Data extracted from a collection:
⟨
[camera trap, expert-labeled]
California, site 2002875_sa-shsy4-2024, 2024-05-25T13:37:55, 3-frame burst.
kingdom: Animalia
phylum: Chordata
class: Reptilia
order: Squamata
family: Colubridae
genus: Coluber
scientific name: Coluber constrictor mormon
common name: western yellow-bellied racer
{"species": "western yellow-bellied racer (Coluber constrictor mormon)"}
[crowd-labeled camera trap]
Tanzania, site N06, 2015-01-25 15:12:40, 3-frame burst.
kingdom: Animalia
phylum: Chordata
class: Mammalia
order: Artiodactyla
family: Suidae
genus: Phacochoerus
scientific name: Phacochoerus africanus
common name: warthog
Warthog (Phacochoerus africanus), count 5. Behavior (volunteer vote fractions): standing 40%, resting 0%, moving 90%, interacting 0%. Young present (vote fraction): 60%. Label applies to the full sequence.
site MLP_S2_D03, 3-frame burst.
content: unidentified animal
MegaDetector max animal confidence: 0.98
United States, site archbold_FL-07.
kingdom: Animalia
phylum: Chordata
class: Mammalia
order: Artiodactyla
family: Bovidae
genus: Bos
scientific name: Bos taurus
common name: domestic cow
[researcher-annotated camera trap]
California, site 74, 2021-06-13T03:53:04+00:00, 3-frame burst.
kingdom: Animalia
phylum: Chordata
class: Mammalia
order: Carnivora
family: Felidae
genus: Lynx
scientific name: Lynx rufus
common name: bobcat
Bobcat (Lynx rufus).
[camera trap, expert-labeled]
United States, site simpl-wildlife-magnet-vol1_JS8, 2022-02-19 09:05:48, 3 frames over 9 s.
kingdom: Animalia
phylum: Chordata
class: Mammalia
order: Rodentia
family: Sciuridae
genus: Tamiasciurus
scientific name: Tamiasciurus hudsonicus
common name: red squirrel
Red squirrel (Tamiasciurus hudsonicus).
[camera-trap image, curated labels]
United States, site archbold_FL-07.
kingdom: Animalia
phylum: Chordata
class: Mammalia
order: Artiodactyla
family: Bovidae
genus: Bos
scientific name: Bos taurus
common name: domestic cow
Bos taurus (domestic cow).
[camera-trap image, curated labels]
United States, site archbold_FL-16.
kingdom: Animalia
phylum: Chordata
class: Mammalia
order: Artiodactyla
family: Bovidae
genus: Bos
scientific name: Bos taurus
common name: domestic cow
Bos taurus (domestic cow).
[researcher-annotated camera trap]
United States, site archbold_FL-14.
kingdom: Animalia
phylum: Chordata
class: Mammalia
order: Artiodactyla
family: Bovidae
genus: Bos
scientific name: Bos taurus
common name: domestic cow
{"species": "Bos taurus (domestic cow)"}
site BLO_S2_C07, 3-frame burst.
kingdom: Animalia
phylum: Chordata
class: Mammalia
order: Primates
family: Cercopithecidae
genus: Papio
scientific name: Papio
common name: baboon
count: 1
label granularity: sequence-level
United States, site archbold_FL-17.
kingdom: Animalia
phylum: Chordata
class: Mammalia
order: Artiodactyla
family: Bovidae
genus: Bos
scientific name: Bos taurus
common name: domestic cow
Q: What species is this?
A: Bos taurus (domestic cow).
⟩
▶ _WHAT TO WORK ON_: Without leaving anything out, quote all the data.

▶ _FINAL ANSWER_:
[camera trap, expert-labeled]
California, site 2002875_sa-shsy4-2024, 2024-05-25T13:37:55, 3-frame burst.
kingdom: Animalia
phylum: Chordata
class: Reptilia
order: Squamata
family: Colubridae
genus: Coluber
scientific name: Coluber constrictor mormon
common name: western yellow-bellied racer
{"species": "western yellow-bellied racer (Coluber constrictor mormon)"}
[crowd-labeled camera trap]
Tanzania, site N06, 2015-01-25 15:12:40, 3-frame burst.
kingdom: Animalia
phylum: Chordata
class: Mammalia
order: Artiodactyla
family: Suidae
genus: Phacochoerus
scientific name: Phacochoerus africanus
common name: warthog
Warthog (Phacochoerus africanus), count 5. Behavior (volunteer vote fractions): standing 40%, resting 0%, moving 90%, interacting 0%. Young present (vote fraction): 60%. Label applies to the full sequence.
site MLP_S2_D03, 3-frame burst.
content: unidentified animal
MegaDetector max animal confidence: 0.98
United States, site archbold_FL-07.
kingdom: Animalia
phylum: Chordata
class: Mammalia
order: Artiodactyla
family: Bovidae
genus: Bos
scientific name: Bos taurus
common name: domestic cow
[researcher-annotated camera trap]
California, site 74, 2021-06-13T03:53:04+00:00, 3-frame burst.
kingdom: Animalia
phylum: Chordata
class: Mammalia
order: Carnivora
family: Felidae
genus: Lynx
scientific name: Lynx rufus
common name: bobcat
Bobcat (Lynx rufus).
[camera trap, expert-labeled]
United States, site simpl-wildlife-magnet-vol1_JS8, 2022-02-19 09:05:48, 3 frames over 9 s.
kingdom: Animalia
phylum: Chordata
class: Mammalia
order: Rodentia
family: Sciuridae
genus: Tamiasciurus
scientific name: Tamiasciurus hudsonicus
common name: red squirrel
Red squirrel (Tamiasciurus hudsonicus).
[camera-trap image, curated labels]
United States, site archbold_FL-07.
kingdom: Animalia
phylum: Chordata
class: Mammalia
order: Artiodactyla
family: Bovidae
genus: Bos
scientific name: Bos taurus
common name: domestic cow
Bos taurus (domestic cow).
[camera-trap image, curated labels]
United States, site archbold_FL-16.
kingdom: Animalia
phylum: Chordata
class: Mammalia
order: Artiodactyla
family: Bovidae
genus: Bos
scientific name: Bos taurus
common name: domestic cow
Bos taurus (domestic cow).
[researcher-annotated camera trap]
United States, site archbold_FL-14.
kingdom: Animalia
phylum: Chordata
class: Mammalia
order: Artiodactyla
family: Bovidae
genus: Bos
scientific name: Bos taurus
common name: domestic cow
{"species": "Bos taurus (domestic cow)"}
site BLO_S2_C07, 3-frame burst.
kingdom: Animalia
phylum: Chordata
class: Mammalia
order: Primates
family: Cercopithecidae
genus: Papio
scientific name: Papio
common name: baboon
count: 1
label granularity: sequence-level
United States, site archbold_FL-17.
kingdom: Animalia
phylum: Chordata
class: Mammalia
order: Artiodactyla
family: Bovidae
genus: Bos
scientific name: Bos taurus
common name: domestic cow
Q: What species is this?
A: Bos taurus (domestic cow).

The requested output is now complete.